■ **EXERCISE INSTRUCTIONS**:
(A) Decide whether each statement below agrees with the reading plan excerpt. Answer yes or no for each, quoting the words of the excerpt that settle it.
(i) The passage on being blessed gives three negative instructions and two positive commands.
(ii) Mary was first described in Luke 10:39.
(iii) The disciples praised Mary's act of adoration.
(B) Please list every instruction the reading plan excerpt gives for how to be blessed.
(C) According to the reading plan excerpt, why did the high cost of the perfume not matter to Mary?
##### EXCERPTED TEXT #####
Being blessed sounds like something most of us would desire, and this passage gives clear instructions on how to be blessed, three negative “do not’s” and two positive commands:

  • Do not walk in step with the wicked.
  • Do not stand in the way that sinners take.
  • Do not sit in the company of mockers.
  • Delight in the law of the Lord.
  • Meditate on His law day and night.

Then it goes on to describe the one who follows these instructions, using the metaphor of a flourishing tree, planted by flowing streams of water.

Day 23: Ephesians 2:4-10

Our God is great in love, rich in mercy, and abundant in grace. This is seen clearly in the story of the Gospel. And those who belong to Him through faith in the finished work of Christ Jesus are God’s handiwork, His masterpiece.

We live in a world that applauds self-made men and women. But as Christians, we understand that we are God-made men and women. We belong to Him. We live for Him. We were created in Christ Jesus to do good works, which He planned in advance for us to do.

Day 24: Psalm 27:1-6

No beauty on this earth surpasses the beauty of the Lord. Seek Him with an undivided heart. Sing to Him. Bless His name. Declare His glory. Praise Him with your whole heart.

During this week leading up to Easter, as we focus on His sacrifice as the Lamb of God who took away our sin and on His victory as Risen Lord, take time daily to gaze on His beauty as you open His Word and get to know Him better.

Everything Beautiful Bible Reading Plan, Week 3

Since the recent Proverbs 31 Ministries Online Bible Study on 1 John, one verse has come to mind repeatedly. 1 John 3:1 in The Voice translation says, “Consider the kind of extravagant love the Father has lavished on us—He calls us children of God! It’s true; we are His beloved children.

This week’s Everything Beautiful Bible Reading Challenge begins with a passage that tells us about one woman’s act of love that could rightly be described as an act of extravagant love.

Day 11: Matthew 26:6-13

The woman in this passage, identified by John in his gospel as Mary, the sister of Martha and Lazarus, was first described in Luke 10:39 as one “who sat at the Lord’s feet listening to what he said.” Her heart was filled with love for the Lord, and what takes place in today’s passage springs forth out of that love.

Jesus had explained to His close followers that He would be crucified, buried and raised from the dead on the third day. Mary had embraced this truth that the Lord Jesus was on His way to the cross, and her desire was to do one final act of expressing her love for the Lord, through anointing Him in anticipation of His burial. This was a costly act of worship, the account in John 12 tells us it this expensive perfume was worth a full year’s wages. But because of her love for Jesus, the cost didn’t matter.

The disciples, especially Judas, were critical of Mary’s act of adoration. Their response: “Why this waste? This perfume could have been sold at a high price and the money given to the poor.” (Matthew 26:8-9) Jesus’ words are a sharp contrast to these.
##### RECORD EXTRACTS #####
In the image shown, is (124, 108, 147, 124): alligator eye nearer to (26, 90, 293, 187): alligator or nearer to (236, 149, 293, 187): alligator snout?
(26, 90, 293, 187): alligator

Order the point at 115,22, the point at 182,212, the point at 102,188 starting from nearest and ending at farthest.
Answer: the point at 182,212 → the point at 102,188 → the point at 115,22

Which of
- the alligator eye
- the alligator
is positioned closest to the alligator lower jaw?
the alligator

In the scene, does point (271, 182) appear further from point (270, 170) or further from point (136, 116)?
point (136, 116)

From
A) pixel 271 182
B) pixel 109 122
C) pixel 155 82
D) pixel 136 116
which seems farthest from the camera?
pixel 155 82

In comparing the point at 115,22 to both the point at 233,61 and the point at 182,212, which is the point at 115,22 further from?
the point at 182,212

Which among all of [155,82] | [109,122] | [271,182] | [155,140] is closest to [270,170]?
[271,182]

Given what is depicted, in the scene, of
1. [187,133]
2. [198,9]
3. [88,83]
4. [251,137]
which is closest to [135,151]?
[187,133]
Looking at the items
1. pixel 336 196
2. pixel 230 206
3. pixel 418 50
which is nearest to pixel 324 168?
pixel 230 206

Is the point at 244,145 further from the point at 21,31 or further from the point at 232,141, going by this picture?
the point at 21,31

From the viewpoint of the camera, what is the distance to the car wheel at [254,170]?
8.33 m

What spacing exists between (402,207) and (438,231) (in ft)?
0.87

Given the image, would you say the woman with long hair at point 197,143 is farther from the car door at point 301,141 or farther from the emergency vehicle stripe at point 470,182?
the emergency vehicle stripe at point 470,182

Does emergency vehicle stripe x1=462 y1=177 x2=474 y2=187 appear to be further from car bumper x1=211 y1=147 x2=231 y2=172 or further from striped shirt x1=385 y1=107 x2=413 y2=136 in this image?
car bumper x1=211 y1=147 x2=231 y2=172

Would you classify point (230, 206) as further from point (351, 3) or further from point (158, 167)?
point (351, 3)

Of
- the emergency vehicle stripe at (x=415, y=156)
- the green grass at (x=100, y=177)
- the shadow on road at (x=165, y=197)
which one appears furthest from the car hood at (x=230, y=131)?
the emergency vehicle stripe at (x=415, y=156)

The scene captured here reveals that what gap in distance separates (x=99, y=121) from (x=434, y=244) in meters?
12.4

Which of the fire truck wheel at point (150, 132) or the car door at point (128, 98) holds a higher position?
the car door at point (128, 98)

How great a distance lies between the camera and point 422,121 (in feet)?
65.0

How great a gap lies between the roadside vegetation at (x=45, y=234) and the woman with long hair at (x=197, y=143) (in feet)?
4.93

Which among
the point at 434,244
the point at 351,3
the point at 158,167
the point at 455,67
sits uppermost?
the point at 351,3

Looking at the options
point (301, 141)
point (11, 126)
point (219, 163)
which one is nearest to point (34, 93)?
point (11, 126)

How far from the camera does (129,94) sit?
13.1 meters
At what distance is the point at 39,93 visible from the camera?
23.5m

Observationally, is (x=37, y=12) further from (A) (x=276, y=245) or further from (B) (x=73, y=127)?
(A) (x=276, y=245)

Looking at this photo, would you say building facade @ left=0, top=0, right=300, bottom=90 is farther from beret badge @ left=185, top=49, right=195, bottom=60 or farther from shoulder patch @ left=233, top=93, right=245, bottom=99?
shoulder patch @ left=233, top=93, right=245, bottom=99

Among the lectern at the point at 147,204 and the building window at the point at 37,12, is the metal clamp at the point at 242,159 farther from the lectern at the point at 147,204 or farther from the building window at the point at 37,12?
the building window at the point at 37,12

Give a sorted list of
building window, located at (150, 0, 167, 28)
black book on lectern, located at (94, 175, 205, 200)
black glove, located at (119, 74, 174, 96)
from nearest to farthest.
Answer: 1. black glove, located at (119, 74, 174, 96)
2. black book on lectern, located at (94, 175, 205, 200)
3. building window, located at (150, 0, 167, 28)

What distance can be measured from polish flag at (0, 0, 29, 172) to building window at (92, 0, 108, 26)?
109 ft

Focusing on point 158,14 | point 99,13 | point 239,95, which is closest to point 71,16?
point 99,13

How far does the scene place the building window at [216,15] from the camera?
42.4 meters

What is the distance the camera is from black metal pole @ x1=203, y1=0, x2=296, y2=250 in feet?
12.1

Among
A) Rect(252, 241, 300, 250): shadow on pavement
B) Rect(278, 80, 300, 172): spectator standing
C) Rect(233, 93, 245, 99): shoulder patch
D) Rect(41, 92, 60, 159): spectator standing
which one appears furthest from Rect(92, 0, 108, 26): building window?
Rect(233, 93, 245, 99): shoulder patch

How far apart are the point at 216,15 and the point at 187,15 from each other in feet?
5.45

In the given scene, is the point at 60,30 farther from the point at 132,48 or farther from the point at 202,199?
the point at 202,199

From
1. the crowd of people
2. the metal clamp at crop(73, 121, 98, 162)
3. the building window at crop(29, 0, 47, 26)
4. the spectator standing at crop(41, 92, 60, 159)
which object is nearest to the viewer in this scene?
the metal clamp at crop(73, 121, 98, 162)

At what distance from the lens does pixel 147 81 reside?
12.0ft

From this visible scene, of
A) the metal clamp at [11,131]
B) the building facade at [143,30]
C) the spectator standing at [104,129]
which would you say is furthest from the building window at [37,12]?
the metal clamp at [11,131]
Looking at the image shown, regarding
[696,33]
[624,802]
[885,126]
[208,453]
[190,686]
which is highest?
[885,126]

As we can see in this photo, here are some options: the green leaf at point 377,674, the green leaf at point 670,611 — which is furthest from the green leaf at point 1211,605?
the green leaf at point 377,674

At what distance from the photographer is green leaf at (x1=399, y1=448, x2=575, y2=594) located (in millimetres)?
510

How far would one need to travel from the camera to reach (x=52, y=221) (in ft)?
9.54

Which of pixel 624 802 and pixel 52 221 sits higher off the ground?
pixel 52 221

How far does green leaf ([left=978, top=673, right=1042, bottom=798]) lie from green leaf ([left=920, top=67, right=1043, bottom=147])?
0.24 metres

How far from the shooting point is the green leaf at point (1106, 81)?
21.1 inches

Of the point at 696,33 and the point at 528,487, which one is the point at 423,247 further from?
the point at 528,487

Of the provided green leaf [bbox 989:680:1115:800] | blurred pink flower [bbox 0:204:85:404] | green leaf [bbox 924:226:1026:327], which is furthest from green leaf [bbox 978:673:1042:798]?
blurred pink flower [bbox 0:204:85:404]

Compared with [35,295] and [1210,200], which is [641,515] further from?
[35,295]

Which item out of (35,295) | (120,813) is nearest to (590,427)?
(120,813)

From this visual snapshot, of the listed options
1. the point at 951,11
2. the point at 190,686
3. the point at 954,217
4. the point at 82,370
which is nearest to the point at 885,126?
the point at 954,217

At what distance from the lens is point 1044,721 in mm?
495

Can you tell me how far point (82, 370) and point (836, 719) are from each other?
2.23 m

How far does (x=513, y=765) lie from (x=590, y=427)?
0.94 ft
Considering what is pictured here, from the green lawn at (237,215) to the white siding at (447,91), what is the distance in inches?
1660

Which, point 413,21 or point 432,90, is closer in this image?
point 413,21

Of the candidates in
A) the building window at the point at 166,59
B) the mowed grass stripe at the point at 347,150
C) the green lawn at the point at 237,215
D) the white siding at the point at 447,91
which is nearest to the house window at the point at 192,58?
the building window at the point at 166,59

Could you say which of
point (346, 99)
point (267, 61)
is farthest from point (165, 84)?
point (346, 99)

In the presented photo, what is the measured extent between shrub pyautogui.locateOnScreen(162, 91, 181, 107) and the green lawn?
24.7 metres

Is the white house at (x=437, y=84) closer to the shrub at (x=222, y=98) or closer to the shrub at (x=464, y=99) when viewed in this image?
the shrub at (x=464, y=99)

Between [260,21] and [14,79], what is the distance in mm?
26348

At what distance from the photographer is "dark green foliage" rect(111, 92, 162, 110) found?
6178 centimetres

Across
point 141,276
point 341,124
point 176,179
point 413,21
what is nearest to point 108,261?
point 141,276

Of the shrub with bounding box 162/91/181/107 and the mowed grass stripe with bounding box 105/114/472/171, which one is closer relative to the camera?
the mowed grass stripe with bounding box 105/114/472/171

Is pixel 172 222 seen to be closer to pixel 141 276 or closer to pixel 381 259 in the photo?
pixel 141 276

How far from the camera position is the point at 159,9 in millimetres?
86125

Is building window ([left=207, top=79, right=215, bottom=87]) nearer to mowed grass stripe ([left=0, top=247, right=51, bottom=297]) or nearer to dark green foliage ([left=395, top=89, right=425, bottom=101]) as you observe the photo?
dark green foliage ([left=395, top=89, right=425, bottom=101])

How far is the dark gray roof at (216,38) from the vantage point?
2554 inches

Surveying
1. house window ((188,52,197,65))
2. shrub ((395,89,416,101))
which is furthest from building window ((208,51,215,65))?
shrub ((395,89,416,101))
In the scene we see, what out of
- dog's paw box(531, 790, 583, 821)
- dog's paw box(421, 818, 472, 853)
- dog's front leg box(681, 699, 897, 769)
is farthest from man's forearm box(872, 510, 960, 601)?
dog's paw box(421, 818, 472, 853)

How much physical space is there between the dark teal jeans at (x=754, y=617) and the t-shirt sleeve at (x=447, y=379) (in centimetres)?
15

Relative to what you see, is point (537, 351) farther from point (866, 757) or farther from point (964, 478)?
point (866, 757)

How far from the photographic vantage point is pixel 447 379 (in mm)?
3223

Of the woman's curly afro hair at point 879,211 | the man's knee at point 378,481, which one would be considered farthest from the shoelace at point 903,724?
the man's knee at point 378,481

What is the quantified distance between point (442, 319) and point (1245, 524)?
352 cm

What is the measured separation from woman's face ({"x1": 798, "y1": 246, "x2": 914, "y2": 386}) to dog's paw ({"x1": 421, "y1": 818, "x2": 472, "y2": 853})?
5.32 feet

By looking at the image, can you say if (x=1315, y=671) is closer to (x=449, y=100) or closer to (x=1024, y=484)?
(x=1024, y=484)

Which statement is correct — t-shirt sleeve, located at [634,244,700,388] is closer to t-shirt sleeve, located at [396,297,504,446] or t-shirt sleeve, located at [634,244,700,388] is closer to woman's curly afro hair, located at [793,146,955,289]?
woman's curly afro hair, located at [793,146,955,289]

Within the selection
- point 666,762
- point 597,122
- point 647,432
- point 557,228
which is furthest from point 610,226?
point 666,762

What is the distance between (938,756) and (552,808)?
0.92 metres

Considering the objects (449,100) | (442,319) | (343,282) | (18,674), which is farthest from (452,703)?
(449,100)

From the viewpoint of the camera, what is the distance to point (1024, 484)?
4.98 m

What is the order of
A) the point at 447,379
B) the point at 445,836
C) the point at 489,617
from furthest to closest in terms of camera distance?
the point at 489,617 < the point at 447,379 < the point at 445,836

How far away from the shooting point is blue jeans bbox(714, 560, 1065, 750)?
#####
■ **IN RESPONSE**:
(A)
(i) Yes: "three negative “do not’s” and two positive commands"
(ii) Yes: "was first described in Luke 10:39"
(iii) No: "The disciples, especially Judas, were critical of Mary’s act of adoration."

(B)
- Do not walk in step with the wicked.
- Do not stand in the way that sinners take.
- Do not sit in the company of mockers.
- Delight in the law of the Lord.
- Meditate on His law day and night.

(C) The cost did not matter to Mary because of her love for Jesus. Her anointing of Him was a final act of expressing that love, done in anticipation of His burial.